18.6.6 Build the Container on the Local Machine

Once you have a docker file, make sure Docker Desktop is running.

Go to the terminal and make sure the working directory is the root of the project repository.

Enter docker build --platform=linux/amd64 -t .

• That period on the end is the path to the project.
• Replace shiny-varsutils with the name of your project directory.

Figure 18.21 shows the complete build starting with a shiny-verse image (that was already downloaded and cached) for the shiny app using the Dockerfile in Listing 18.11.

• Note the elapsed time was very short.

Figure 18.21: Docker build of a Ubuntu shiny-verse container.

The following is specific to a Mac Silicon Docker file.

• In the terminal: docker build --platform linux/arm64 -t shiny_varsutils_aws
• The platform specific flag may cause the build to run “quietly”, i.e., with no output to the terminal to show about progress.
• To display build progress you can override the Quiet mode with the --progress=plain argument.
  • docker build --platform linux/arm64 -t shiny_varsutils_aws --progress=plain .

Figure 18.22 provides a view of the start and finish of a build starting with a base R image for a silicon mac using the docker file in Listing 18.12.

(a) Docker starts the build of a ARM container.

(b) Docker finished a successful build of an ARM container.

Figure 18.22: Starting with Base R for an ARM Mac Silicon build takes much longer.

• If there is an error it will stop and provide you information about the line that caused the error.
• To check the build logs, use docker logs -f

18.6.6.1 Run the Container.

Once you have a successful build, you can test it by running the new container.

Docker Desktop has built in emulator for Mac and Windows to run Ubuntu containers.

Go to the terminal and enter docker run --platform linux/amd64 -p 3838:3838 shiny-varsutils.

• This tells docker you know you are running on a platform different that your own operating system.
• It also says to use port 3838 to expose the container to users.
• You should get a result like Figure 18.23 that ends with Listening on http://0.0.0.0:3838

Figure 18.23: Run a Docker container a Ubuntu shiny-verse container.

Now open a browser and enter http://localhost:3838 and you should see your running app.

• You can observe the output in your terminal window as opposed to the console.
• You can close the browser and that should terminate the app or you can go to your terminal and use CTRCL C or the red stop sign to stop the app.

Assuming it all works, your app is ready to share with other or deploy.

• It is cached on your computer - use docker image ls to see all the images on your computer - including the one Docker downloaded for you.

• If you have a free Docker Account you can put it into their public registry - see docker image push.

18.7 Amazon Web Services and Docker Containers (INCOMPLETE)

Note

This section assumes the following:

• The user has created an R Shiny app that works and is stored in its own RStudio project.
• The user is managing the environment for the shiny app using {renv} in a local repository.
• The user has established a remote repository for the shiny app on GitHub.
• The user has created and tested a Docker container using a dockerfile which is saved in the repo with the working shiny app.

18.7.1 Get an Amazon Web Services Account

To create a new AWS account, go to https://aws.amazon.com and choose Create an AWS Account.

Create Your AWS Account

This provides you a “Root” account.

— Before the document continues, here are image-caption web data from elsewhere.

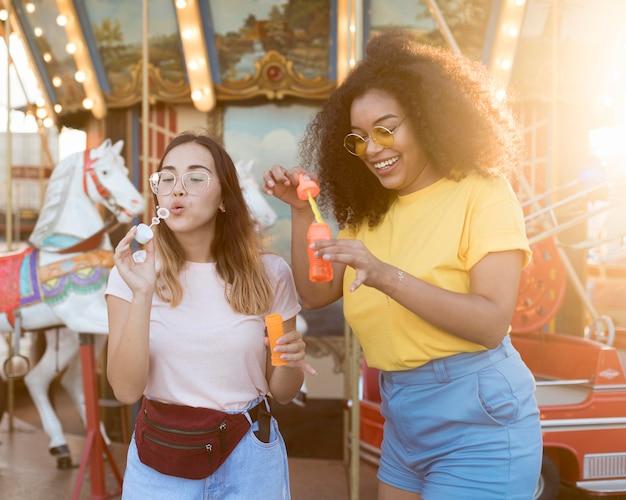 Подростки пускают мыльные пузыри в парке развлечений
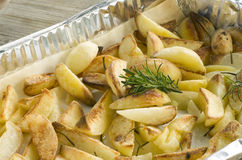 Roast potatoes. Tin of baked potatoes and flavored with rosemary Stock Photo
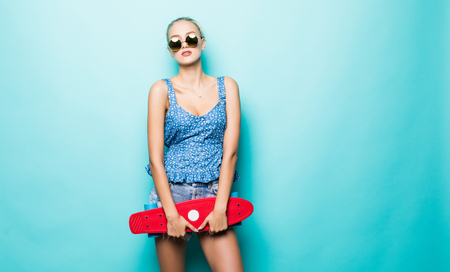 Attractive girl hold skateboard in hat and sunglasses posing on blue background.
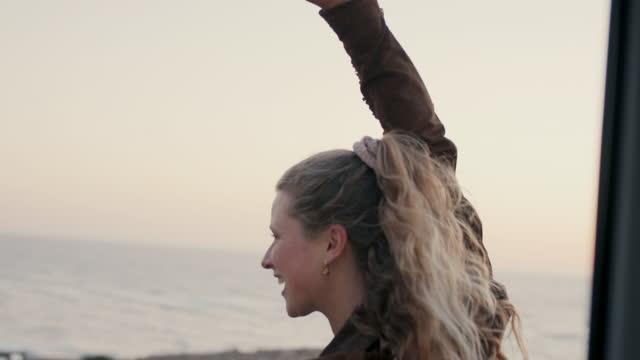 stockvideo's en b-roll-footage met woman riding skateboard by sea holding on to car - rondrijden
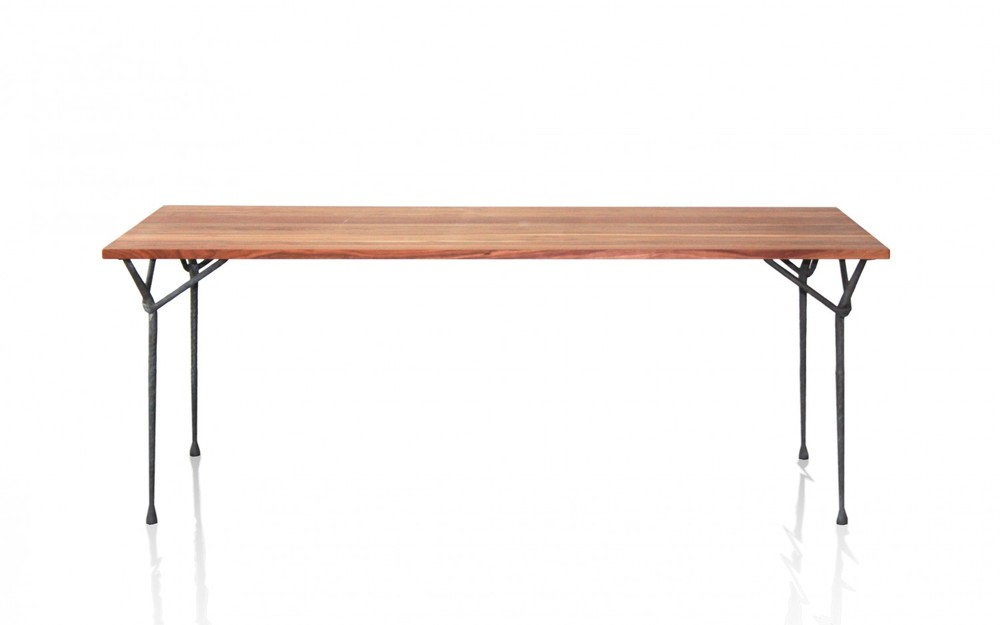 The 'Officina' table in walnut and wrought iron sells for approximately £3,000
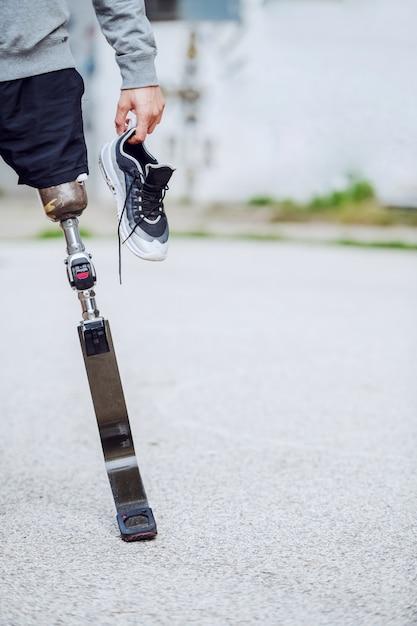 スニーカーを手に屋外で立っている白人の障害を持つスポーティな男の写真を切り取ります。 Premium写真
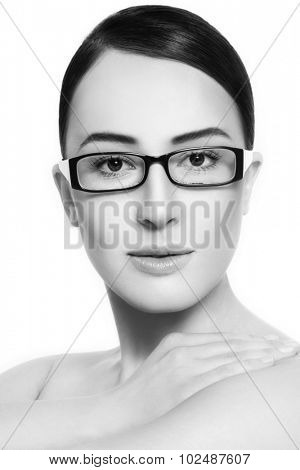 Black and white portrait of young beautiful woman in stylish glasses over white background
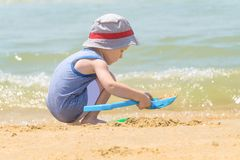 Little boy alone playing on the sea beach with sand royalty free stock images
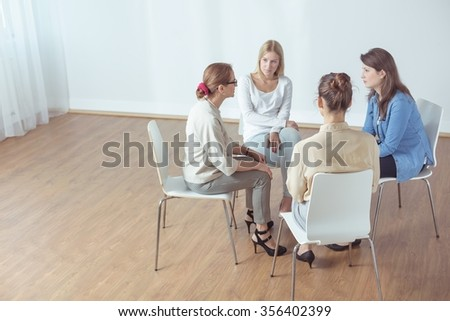 Female psychotherapist with support group during classes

Consider this as the owner of the account for managing the account to include enabling additional users.

18.7.2 Work with the Identify and Access Management (IAM) service

Note

• AWS recommends using the IAM Identity Center for managing an organization.
• The IAM Identify Center provides flexibility and scale to organizations who need to manage many users and want to integrate with their existing identify management systems, e.g., Active Directory or have multiple external linkages to manage.
• We only need one group and two users so we will use the IAM service instead to manage individual accounts.
• AWS will keep suggesting to manage users using the IAM Identify Center instead of by account, but ignore that for now.

We will use the IAM service to manage groups and users accounts since we only need a few.

Log into AWS. Search for IAM and open the dashboard.

18.7.2.1 Create a new “User Group

We will assign permissions to Groups instead of individual users which makes it easier to manage them over time as users may shift group membership.

• Select User Groups.

• Fill in the name, e.g., “Developers”.

• Attach the following permissions/policies by searching for them and checking the box to the left.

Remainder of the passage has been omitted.